Fondation Paul Schiller (2021b) : Coûts et financement d’une bonne prise en charge au troisième âge en Suisse. Les résultats de l’étude et leur interprétation d’un point de vue professionnel et politique [Zurich : Fondation Paul Schiller].
Kägi, Wolfram ; Frey, Miriam ; Huddleston, Christopher ; Lamprecht, Matthias ; Metzler, Raphael ; Suri, Mirjam (2021) : Gute Betreuung im Alter – Kosten und Finanzierung [Zurich : Fondation Paul Schiller]. (consulté le 13 janvier 2022).
Landolt, Hardy (2021) : Ein Anrecht auf gute Betreuung im Alter – sozialrechtliche Anknüpfungspunkte. Pflegerecht 3/2021 (3), p. 189-191.
Knöpfel, Carlo ; Pardini, Riccardo ; Heinzmann, Claudia (2020) : Guide pour une bonne prise en charge au troisième âge. Clarification de la terminologie et lignes directrices [Zurich : Swissfoundations].
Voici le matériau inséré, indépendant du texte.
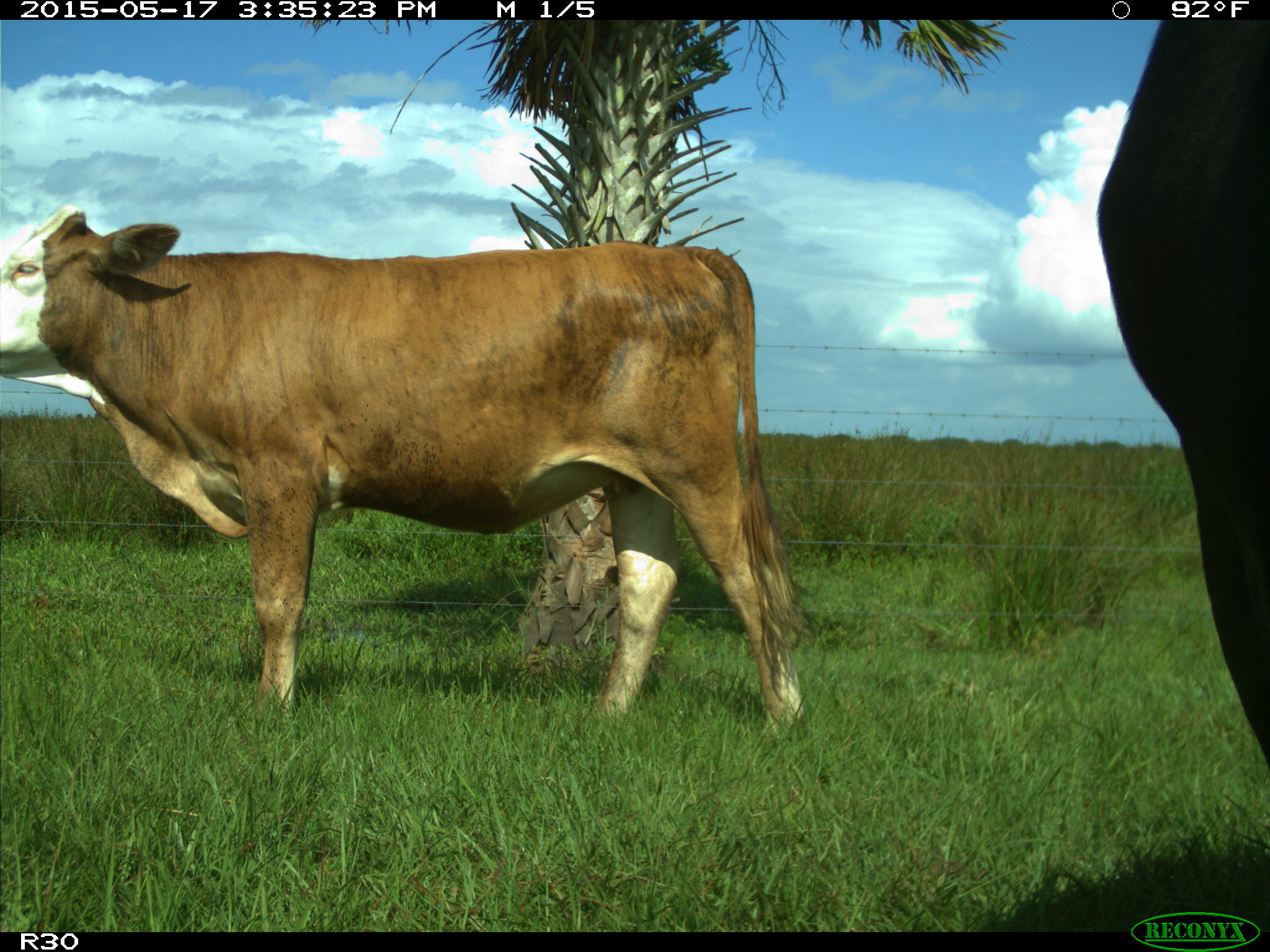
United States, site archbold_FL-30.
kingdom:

Knöpfel, Carlo ; Pardini, Riccardo (2020) : Une bonne prise en charge au troisième âge : axes de réflexion. Sécurité sociale (CHSS) 4/2020, p. 21-26.
Ballmer, Thomas ; Gantschnig, Brigitte (2019) : Lebensqualität und Wohlbefinden messbar machen. Assessment zur Erfassung von Lebensqualität und Wohlbefinden. Fachtagung SVAT. (consulté le 13 janvier 2022)
Knöpfel, Carlo ; Pardini, Riccardo ; Heinzmann, Claudia (2018) : Gute Betreuung im Alter in der Schweiz. Eine Bestandesaufnahme [Zurich : éditions Seismo].